La transition vers l’agriculture moderne et la redécouverte
L’arrivée des produits chimiques de synthèse en 1918 et du tout-à-l’égout a cassé la dynamique d’une économie circulaire vertueuse. Il est donc temps de recréer les conditions similaires d’antan pour déployer une agriculture urbaine saine d’autant qu’à l’époque, il n’y avait ni mécanisation, ni produit chimique, ni énergie fossile avec des semences sélectionnées localement. Eliott Coleman, l’inventeur de la culture maraîchère biointensive s’est inspiré directement des maraîchers de Paris grâce à sa rencontre avec Louis Savier, un des derniers héritiers des techniques de maraîchage.

À l’heure où le ministère de l’Agriculture met en avant la nécessité d’augmenter notre souveraineté alimentaire en fruits et légumes, le recensement décennal de l’agriculture de 2020 montrait un résultat encourageant pour l’Île-de-France.

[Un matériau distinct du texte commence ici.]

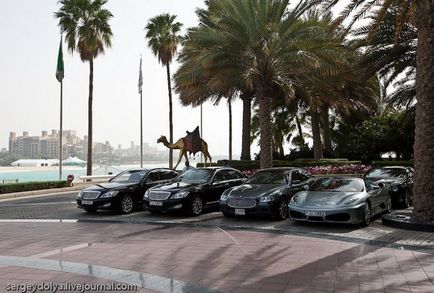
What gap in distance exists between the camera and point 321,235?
9945 mm

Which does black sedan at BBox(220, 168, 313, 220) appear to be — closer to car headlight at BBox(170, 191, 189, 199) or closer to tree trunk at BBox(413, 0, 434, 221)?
car headlight at BBox(170, 191, 189, 199)

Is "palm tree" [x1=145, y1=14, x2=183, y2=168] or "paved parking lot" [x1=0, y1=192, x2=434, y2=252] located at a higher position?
"palm tree" [x1=145, y1=14, x2=183, y2=168]

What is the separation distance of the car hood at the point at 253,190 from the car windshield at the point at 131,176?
3.91m

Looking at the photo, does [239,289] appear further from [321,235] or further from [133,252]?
[321,235]

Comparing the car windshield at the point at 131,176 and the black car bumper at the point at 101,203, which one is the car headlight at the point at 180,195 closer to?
the black car bumper at the point at 101,203

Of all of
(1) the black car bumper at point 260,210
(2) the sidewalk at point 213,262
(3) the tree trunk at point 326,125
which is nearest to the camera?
(2) the sidewalk at point 213,262

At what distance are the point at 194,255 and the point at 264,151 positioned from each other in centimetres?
1333

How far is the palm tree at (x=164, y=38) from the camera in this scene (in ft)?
133

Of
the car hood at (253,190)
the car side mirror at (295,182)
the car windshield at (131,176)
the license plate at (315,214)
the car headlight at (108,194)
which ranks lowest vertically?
the license plate at (315,214)

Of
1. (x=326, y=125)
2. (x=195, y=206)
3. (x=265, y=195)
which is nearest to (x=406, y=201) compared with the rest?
(x=265, y=195)

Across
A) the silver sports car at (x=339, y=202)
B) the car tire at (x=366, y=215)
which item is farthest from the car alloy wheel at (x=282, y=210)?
the car tire at (x=366, y=215)

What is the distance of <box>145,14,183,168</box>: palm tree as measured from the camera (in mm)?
40625

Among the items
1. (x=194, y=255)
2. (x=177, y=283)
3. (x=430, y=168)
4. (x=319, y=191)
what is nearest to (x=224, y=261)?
(x=194, y=255)

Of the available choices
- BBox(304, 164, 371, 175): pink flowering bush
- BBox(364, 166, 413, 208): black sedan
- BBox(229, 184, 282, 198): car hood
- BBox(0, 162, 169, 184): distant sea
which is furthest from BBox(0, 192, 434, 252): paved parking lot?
BBox(0, 162, 169, 184): distant sea
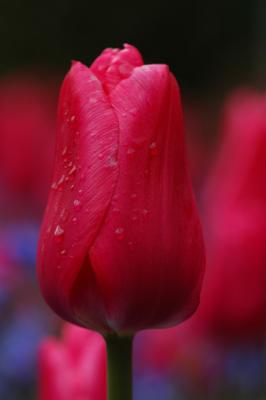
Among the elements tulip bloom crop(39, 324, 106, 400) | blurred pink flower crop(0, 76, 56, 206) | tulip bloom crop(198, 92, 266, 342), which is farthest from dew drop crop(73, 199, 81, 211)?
blurred pink flower crop(0, 76, 56, 206)

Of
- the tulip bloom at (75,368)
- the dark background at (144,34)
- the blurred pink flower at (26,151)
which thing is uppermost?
the tulip bloom at (75,368)

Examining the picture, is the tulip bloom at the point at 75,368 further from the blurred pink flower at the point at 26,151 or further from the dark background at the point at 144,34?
the dark background at the point at 144,34

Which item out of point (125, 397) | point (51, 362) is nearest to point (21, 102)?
point (51, 362)

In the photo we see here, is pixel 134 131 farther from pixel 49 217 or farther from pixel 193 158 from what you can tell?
pixel 193 158

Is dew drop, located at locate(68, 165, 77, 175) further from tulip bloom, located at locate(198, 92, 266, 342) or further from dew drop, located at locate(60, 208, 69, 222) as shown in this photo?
tulip bloom, located at locate(198, 92, 266, 342)

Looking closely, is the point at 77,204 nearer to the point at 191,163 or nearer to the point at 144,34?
the point at 191,163

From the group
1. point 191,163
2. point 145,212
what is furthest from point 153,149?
point 191,163

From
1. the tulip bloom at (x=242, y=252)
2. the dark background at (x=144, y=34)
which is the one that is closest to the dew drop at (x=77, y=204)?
the tulip bloom at (x=242, y=252)
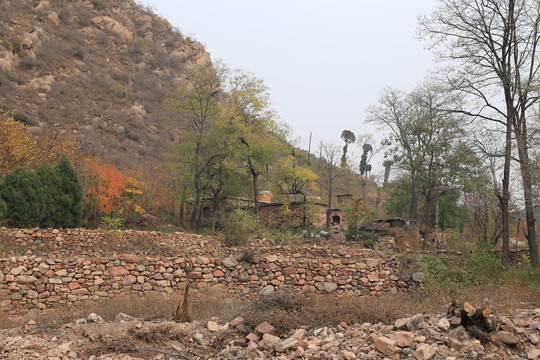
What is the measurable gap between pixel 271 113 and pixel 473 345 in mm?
23198

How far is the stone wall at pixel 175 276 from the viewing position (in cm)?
1004

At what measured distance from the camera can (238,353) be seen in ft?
16.9

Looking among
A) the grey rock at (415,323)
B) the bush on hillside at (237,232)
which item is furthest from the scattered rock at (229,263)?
the grey rock at (415,323)

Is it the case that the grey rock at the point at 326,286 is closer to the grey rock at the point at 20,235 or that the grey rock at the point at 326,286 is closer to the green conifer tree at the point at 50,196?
the grey rock at the point at 20,235

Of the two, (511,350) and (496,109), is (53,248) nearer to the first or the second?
(511,350)

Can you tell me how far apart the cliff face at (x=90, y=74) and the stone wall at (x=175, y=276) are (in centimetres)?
1713

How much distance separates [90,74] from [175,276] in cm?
4086

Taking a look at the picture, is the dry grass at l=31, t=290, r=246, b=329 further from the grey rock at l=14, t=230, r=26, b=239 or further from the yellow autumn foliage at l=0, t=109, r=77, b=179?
the yellow autumn foliage at l=0, t=109, r=77, b=179

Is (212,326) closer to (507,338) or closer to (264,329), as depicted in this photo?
(264,329)

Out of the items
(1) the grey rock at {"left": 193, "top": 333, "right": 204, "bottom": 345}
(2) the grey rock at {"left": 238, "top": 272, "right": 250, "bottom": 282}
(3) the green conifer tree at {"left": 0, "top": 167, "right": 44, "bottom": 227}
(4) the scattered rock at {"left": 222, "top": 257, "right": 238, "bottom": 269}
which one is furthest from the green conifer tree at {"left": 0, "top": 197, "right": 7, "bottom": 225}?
(1) the grey rock at {"left": 193, "top": 333, "right": 204, "bottom": 345}

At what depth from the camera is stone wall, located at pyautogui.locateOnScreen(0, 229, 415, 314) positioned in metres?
10.0

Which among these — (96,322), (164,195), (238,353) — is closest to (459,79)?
(238,353)

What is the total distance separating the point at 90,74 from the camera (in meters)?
44.4

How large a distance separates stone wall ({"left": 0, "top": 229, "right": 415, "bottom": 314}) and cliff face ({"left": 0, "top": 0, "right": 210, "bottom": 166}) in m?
17.1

Le nombre d’exploitations maraîchères a ainsi doublé depuis 2010, passant de 74 à 139. Le maraîchage ou cultures maraîchères, c’est la culture des légumes et celui qui cultive les légumes s’appelle un maraîcher. Les agriculteurs urbains sont tout aussi soumis au développement de l’urbanisation que leurs prédécesseurs, mais cherchent à revenir au cœur de la ville pour investir ses interstices, des friches temporaires ou des parkings et les toits, qui font partie des rares espaces urbains qui leurs sont concédés. C’est par une connaissance fine des leçons de l’histoire, en adaptant les techniques d’alors à nos possibilités, contraintes et objectifs d’aujourd’hui, bref en apprenant du passé avec les yeux du présent, que l’on pourra réaliser cette reconstruction.